Common Names: Fossil Wood, Petrified Stone

Origin: Volcanic Deposit, Sedimentary Rock

Habitat: Petrified Forest, Volcano Fields

Color: White, Black, Tan, Brown, Pink, Green, Blue

Density (g/cm3): 2.58 – 2.91g

Hardness: 7

PH Impact: Neutral (No Effects)

Elemental Type: Sedimentary Rock (Quartz)

Petrified Wood is a sedimentary rock composed of mostly silicate minerals like quartz along with calcite, opal, and pyrite on occasion. It is commonly referred to as Fossil Wood or Petrified Stone because it is technically a fossilized version of some type of plant material. The word in itself literally translates to “wood turned to stone” in Latin. Fossil Wood can virtually take any shape the original plant was and be found all over the world.

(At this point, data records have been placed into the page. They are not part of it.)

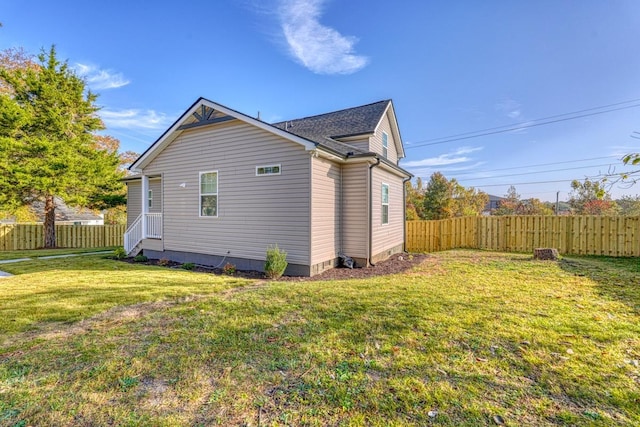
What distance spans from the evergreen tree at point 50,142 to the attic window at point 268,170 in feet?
37.3

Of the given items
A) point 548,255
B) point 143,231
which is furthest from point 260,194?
point 548,255

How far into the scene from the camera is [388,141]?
43.0ft

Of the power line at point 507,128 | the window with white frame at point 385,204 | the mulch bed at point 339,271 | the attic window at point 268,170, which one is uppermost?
the power line at point 507,128

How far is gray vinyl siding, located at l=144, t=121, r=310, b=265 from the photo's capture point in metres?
7.85

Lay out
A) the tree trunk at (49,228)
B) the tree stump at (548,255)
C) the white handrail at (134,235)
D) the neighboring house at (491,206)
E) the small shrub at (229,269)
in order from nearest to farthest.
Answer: the small shrub at (229,269) < the tree stump at (548,255) < the white handrail at (134,235) < the tree trunk at (49,228) < the neighboring house at (491,206)

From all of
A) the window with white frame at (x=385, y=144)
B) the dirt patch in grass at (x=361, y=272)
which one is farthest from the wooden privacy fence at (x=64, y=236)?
the window with white frame at (x=385, y=144)

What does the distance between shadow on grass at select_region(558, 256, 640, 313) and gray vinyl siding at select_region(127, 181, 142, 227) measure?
1795cm

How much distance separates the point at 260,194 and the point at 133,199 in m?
10.6

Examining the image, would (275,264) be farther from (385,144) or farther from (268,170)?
(385,144)

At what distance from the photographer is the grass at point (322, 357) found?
7.50 feet

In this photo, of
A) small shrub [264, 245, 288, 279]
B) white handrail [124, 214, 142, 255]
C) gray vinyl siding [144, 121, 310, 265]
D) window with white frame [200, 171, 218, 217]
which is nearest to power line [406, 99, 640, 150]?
gray vinyl siding [144, 121, 310, 265]

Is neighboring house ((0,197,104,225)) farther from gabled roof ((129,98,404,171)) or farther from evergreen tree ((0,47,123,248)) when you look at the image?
gabled roof ((129,98,404,171))

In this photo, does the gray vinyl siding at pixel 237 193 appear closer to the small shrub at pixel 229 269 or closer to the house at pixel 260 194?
the house at pixel 260 194

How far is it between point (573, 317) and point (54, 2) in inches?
651
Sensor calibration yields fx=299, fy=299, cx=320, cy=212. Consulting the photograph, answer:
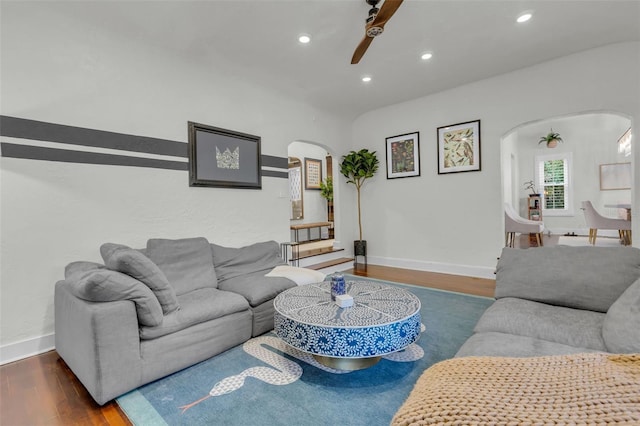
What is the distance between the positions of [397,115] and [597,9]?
2850 millimetres

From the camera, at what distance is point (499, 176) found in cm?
437

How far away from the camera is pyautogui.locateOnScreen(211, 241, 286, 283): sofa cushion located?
3271mm

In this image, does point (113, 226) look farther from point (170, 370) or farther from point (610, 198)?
point (610, 198)

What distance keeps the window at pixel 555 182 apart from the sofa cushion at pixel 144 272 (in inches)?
392

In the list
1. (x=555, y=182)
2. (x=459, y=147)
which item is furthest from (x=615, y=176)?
(x=459, y=147)

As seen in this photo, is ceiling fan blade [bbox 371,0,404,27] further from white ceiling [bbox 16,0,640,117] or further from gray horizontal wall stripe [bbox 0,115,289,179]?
gray horizontal wall stripe [bbox 0,115,289,179]

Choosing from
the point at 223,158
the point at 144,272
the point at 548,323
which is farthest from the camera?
the point at 223,158

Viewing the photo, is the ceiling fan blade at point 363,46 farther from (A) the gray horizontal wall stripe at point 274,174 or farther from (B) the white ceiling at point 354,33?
(A) the gray horizontal wall stripe at point 274,174

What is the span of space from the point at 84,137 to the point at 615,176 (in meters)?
10.8

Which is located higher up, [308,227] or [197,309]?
[308,227]

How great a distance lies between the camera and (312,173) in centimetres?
786

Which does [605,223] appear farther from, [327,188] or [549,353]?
[549,353]

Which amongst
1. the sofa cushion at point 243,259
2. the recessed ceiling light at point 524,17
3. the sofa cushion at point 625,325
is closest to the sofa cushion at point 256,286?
the sofa cushion at point 243,259

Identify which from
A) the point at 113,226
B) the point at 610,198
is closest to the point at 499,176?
the point at 113,226
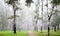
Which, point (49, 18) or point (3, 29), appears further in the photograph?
point (49, 18)

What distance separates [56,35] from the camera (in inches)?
154

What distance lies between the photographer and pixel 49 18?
395cm

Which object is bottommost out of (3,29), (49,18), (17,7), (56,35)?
(56,35)

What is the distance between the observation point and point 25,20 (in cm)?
383

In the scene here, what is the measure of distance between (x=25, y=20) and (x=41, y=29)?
0.54 m

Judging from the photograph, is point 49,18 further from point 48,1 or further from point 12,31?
point 12,31

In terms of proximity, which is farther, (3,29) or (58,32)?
(58,32)

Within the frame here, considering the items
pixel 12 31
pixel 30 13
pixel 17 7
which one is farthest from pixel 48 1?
pixel 12 31

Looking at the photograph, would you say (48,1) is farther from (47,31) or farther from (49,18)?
(47,31)

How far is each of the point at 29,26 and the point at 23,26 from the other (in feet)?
0.55

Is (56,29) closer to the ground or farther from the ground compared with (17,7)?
closer to the ground

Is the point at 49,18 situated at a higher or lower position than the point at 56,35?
higher

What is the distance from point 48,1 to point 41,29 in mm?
841

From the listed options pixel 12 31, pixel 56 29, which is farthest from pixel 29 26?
pixel 56 29
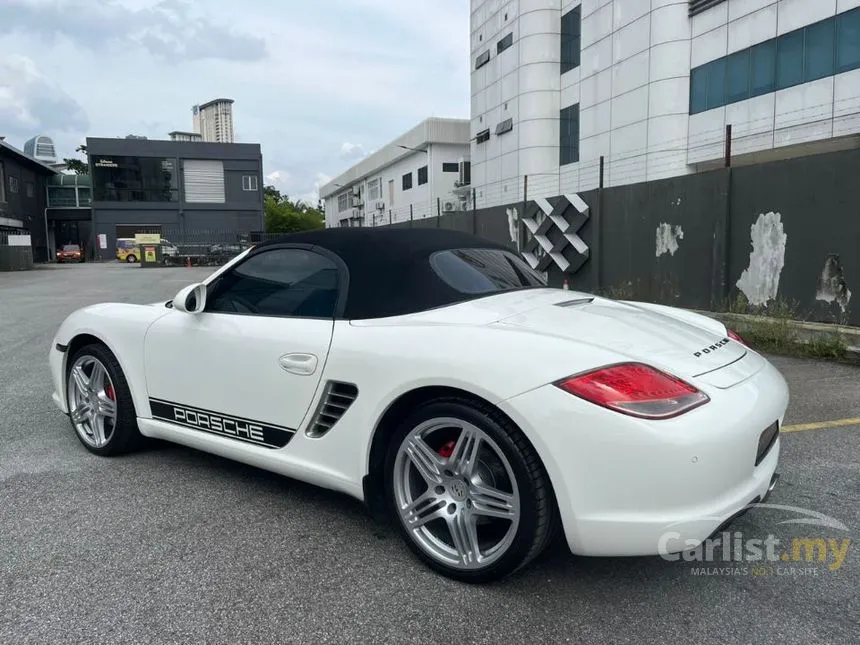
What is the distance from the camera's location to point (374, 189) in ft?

Besides the eccentric look, Petrified Wood brings, it is a safe rock considered to be inert and can be used in any type of enclosure. The possible leaching of metals like iron into an aquarium over slow periods of time can be very beneficial to plants. The minerals that make up the stone are high on the hardness scale and will prove to last a long time with very little weathering.


Like many stones that contain quartz, Fossil Wood can be rather heavy when used in large amounts. This can lead to damaging of the enclosure or harm to the inhabitants if not securely placed within the tank. Extremely colorful variations of the rock could potentially have harmful minerals within it as well that could lead to injury to more sensitive fish and invertebrates. If possible, try to aim for colors that are generally free of green, black, purple, or blue as they tend to contain carbon, cobalt, chrome, or copper.

Cleaning Petrified Wood

It is always good practice to clean Petrified Wood when buying it from a source. This will assure all loose sediments are removed as well as potential toxins. Begin by placing stones in a bucket of cold water. Scrub and redip each stone thoroughly in the bucket of water. Rinse and repeat this process until you are able to place stones in a clean bucket of water and observe no noticeable change in color. No additional chemicals should be used on Fossil Wood to avoid damage or staining.